- [Material for this exercise]
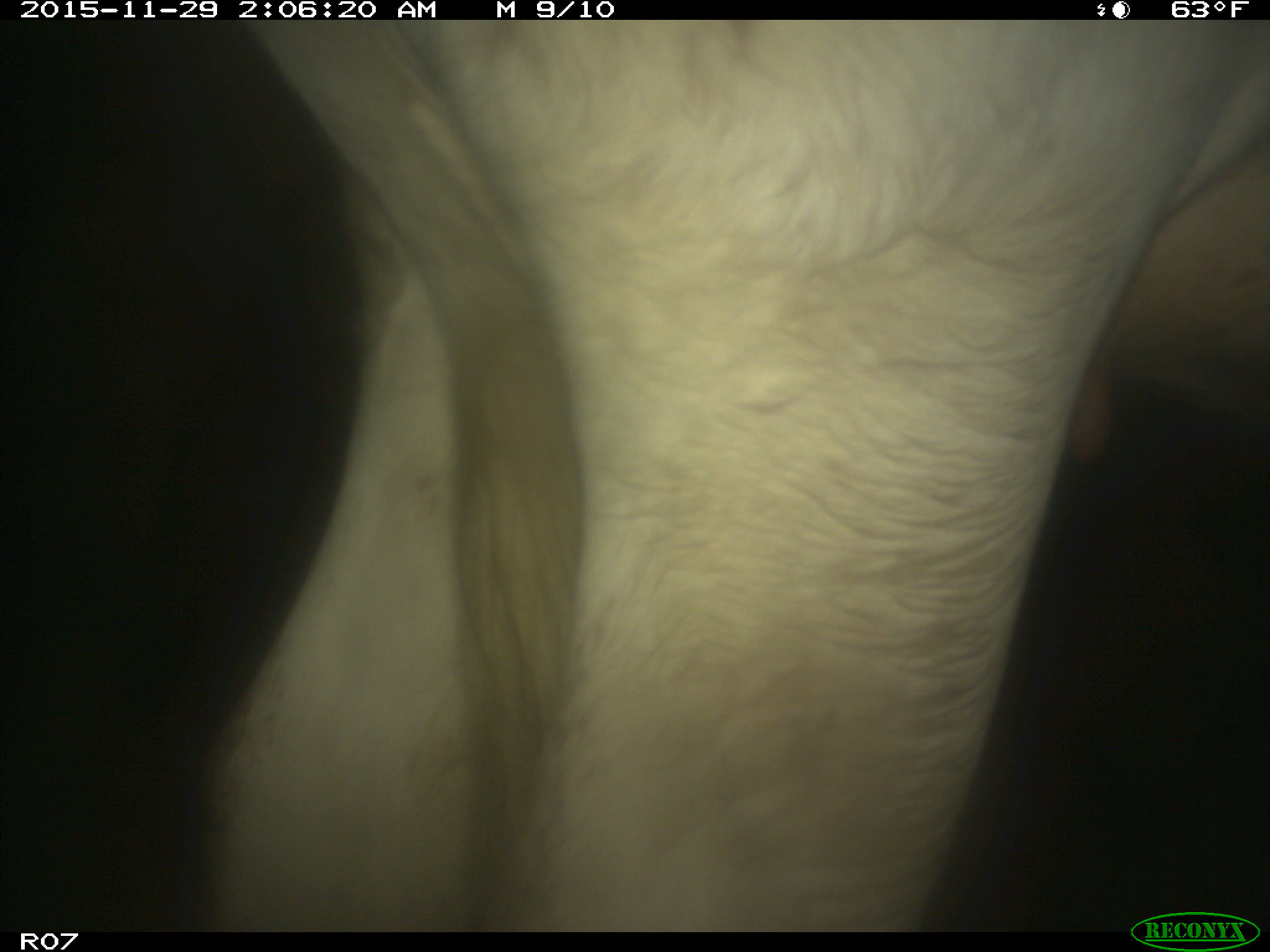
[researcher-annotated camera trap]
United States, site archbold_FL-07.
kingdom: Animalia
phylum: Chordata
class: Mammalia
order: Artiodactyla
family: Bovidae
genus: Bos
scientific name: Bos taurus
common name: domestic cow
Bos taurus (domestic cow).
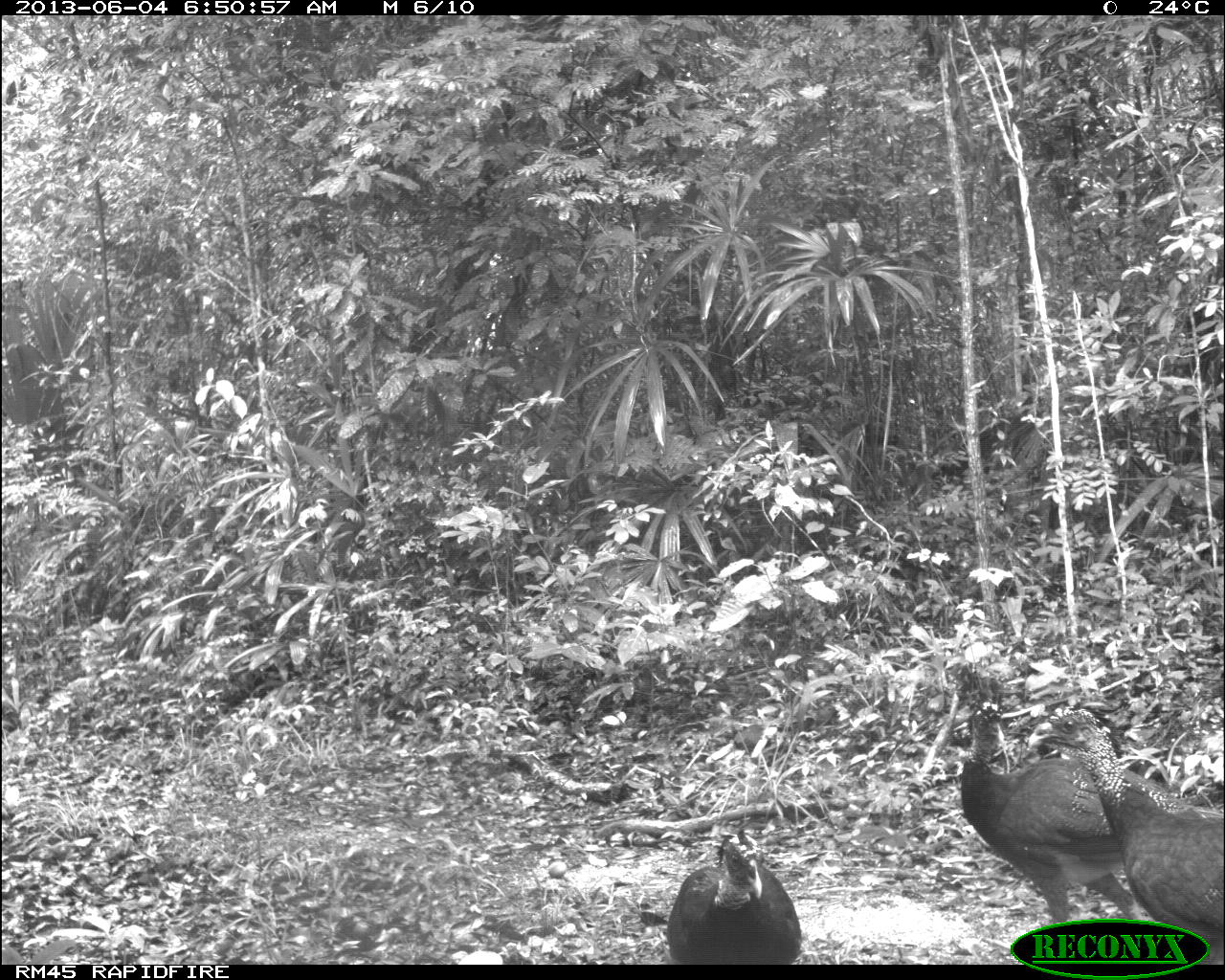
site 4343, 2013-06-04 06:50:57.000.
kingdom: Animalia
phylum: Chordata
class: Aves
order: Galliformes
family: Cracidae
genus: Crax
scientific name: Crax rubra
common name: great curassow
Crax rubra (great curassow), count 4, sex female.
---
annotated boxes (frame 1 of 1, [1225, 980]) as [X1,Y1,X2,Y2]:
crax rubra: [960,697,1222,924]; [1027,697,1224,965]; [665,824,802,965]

- [Exercise requirements]
Scan the lines above for the word "site", then copy each line that has it.

- [Expected answer]
United States, site archbold_FL-07.
site 4343, 2013-06-04 06:50:57.000.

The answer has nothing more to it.